There are limitations in the study. Although the AoU dataset boasts diversity, how the AoU samples represent the US population is yet to be tested. In addition, the unavailability of complete zip code data pre-2023 limits the ability to link the database with environmental factors. The lack of comprehensive risk factors, information regarding breast cancer stages, and environmental data hinders a thorough analysis. Future endeavors will focus on incorporating environmental risk factors to enrich our analysis.

5. Conclusions

This study uses the comprehensive AoU data to identify risk factors that can be used to explain the observed racial disparity in survival rates among breast cancer patients. A total of 15 genes were identified as explanatory variables after adjusting for socioeconomic factors. Understanding the genetic and nongenetic risk factors of racial differences allows for the development of more personalized treatments and interventions to reduce racial disparities. Specific gene mutations are more prevalent in certain racial groups. For example, TMEM132B and GNB1L are more prevalent in Black participants. Targeted therapies can be developed to address these mutations directly.
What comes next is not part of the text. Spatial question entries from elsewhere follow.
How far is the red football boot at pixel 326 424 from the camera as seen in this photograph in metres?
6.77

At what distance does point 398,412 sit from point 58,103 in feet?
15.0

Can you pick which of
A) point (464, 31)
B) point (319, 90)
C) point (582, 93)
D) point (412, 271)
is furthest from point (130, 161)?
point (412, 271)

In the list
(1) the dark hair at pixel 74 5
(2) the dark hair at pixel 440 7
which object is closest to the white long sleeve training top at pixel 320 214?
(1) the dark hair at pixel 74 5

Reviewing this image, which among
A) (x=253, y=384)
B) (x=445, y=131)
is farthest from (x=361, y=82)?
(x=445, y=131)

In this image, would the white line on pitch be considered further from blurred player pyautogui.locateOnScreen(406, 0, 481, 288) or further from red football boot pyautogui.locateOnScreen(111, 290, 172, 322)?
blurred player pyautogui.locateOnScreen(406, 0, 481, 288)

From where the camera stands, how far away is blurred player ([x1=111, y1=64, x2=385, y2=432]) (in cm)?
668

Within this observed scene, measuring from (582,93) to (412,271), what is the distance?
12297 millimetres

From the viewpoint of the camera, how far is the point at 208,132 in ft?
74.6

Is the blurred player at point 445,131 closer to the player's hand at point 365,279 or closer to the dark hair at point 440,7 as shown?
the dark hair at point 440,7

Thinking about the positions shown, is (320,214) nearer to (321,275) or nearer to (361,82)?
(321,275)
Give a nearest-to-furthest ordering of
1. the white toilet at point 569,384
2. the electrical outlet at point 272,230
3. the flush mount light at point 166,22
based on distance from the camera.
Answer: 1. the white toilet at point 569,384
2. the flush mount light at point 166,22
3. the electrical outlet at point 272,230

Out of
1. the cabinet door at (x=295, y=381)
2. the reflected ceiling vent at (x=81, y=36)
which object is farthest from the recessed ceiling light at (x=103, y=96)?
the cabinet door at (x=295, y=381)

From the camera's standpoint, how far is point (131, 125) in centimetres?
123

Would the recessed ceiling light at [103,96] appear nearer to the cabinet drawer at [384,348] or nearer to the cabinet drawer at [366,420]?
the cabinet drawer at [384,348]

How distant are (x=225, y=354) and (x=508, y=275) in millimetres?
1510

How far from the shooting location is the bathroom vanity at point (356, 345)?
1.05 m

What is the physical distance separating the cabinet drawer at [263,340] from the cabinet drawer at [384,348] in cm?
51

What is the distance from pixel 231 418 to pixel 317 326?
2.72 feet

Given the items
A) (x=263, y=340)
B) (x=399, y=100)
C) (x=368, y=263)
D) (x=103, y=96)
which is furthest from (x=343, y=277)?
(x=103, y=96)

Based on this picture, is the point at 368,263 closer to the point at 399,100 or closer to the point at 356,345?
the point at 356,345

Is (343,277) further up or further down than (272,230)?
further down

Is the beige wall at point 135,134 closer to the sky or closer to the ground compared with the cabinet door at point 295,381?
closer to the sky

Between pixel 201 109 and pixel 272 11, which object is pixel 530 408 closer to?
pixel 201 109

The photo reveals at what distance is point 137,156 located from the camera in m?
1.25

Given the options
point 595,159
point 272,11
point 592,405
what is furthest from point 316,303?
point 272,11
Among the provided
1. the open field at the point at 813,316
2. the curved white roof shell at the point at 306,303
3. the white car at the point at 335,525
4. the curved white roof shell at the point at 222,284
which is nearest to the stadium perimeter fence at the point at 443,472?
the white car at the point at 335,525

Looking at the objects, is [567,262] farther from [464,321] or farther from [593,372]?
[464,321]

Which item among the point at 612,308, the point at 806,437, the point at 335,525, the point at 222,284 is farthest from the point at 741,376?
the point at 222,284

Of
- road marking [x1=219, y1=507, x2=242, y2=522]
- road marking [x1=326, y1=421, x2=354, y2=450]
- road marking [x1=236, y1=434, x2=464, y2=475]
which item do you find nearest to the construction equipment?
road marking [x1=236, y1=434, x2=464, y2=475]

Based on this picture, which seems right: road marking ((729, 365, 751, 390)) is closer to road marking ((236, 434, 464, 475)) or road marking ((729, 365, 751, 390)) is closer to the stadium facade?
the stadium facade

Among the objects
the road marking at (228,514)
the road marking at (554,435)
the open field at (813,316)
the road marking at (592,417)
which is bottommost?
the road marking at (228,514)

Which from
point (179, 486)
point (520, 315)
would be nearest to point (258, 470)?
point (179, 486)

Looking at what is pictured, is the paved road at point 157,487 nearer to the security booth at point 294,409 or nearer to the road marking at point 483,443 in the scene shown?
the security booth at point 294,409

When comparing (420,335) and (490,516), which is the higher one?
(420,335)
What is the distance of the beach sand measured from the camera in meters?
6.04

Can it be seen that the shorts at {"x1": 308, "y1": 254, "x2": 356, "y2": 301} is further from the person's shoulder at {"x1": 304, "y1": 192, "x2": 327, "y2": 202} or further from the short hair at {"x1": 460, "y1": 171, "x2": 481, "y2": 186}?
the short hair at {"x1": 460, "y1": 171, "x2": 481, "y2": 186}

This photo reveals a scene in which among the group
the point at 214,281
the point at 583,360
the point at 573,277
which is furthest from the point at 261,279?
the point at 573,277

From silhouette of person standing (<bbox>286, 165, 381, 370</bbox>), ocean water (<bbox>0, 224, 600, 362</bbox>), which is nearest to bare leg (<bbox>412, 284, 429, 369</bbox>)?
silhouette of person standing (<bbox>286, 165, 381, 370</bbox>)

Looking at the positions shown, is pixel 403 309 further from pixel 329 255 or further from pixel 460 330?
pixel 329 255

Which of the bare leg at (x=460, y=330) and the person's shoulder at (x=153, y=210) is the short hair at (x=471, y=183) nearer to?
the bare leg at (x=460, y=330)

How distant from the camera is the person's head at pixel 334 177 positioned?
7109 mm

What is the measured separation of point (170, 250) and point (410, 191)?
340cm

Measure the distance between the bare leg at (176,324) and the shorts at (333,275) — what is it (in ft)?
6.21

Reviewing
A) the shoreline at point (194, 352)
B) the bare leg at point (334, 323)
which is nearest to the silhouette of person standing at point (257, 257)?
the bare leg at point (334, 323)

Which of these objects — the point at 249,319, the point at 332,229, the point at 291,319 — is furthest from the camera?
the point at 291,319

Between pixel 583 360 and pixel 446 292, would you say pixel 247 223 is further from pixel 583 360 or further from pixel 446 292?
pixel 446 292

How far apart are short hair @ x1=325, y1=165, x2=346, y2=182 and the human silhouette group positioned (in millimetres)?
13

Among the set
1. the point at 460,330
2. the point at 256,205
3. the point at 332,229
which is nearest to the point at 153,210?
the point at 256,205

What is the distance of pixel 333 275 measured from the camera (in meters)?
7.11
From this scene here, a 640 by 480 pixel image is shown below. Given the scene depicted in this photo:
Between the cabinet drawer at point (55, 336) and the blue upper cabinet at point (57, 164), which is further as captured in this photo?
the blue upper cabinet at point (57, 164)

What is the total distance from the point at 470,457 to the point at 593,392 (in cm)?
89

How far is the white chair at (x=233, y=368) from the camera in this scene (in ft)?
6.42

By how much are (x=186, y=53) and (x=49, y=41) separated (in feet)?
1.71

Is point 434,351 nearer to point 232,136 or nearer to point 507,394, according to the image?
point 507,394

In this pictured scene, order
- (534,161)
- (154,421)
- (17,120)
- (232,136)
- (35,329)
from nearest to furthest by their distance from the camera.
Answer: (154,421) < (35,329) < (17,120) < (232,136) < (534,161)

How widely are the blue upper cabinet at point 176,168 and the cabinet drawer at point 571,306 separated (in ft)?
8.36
This research can also lead to broader discoveries that benefit all racial groups by improving our general understanding of breast cancer biology. In future research, we plan to validate the gene effects through in vivo and in vitro experiments, along with finding the pathways through which these genes influence breast cancer outcomes. Moreover, subtyping breast cancer may contribute significantly to our understanding of racial disparity, we intend to design experiments and leverage cancer registry data for stratified analyses of cancer subtypes.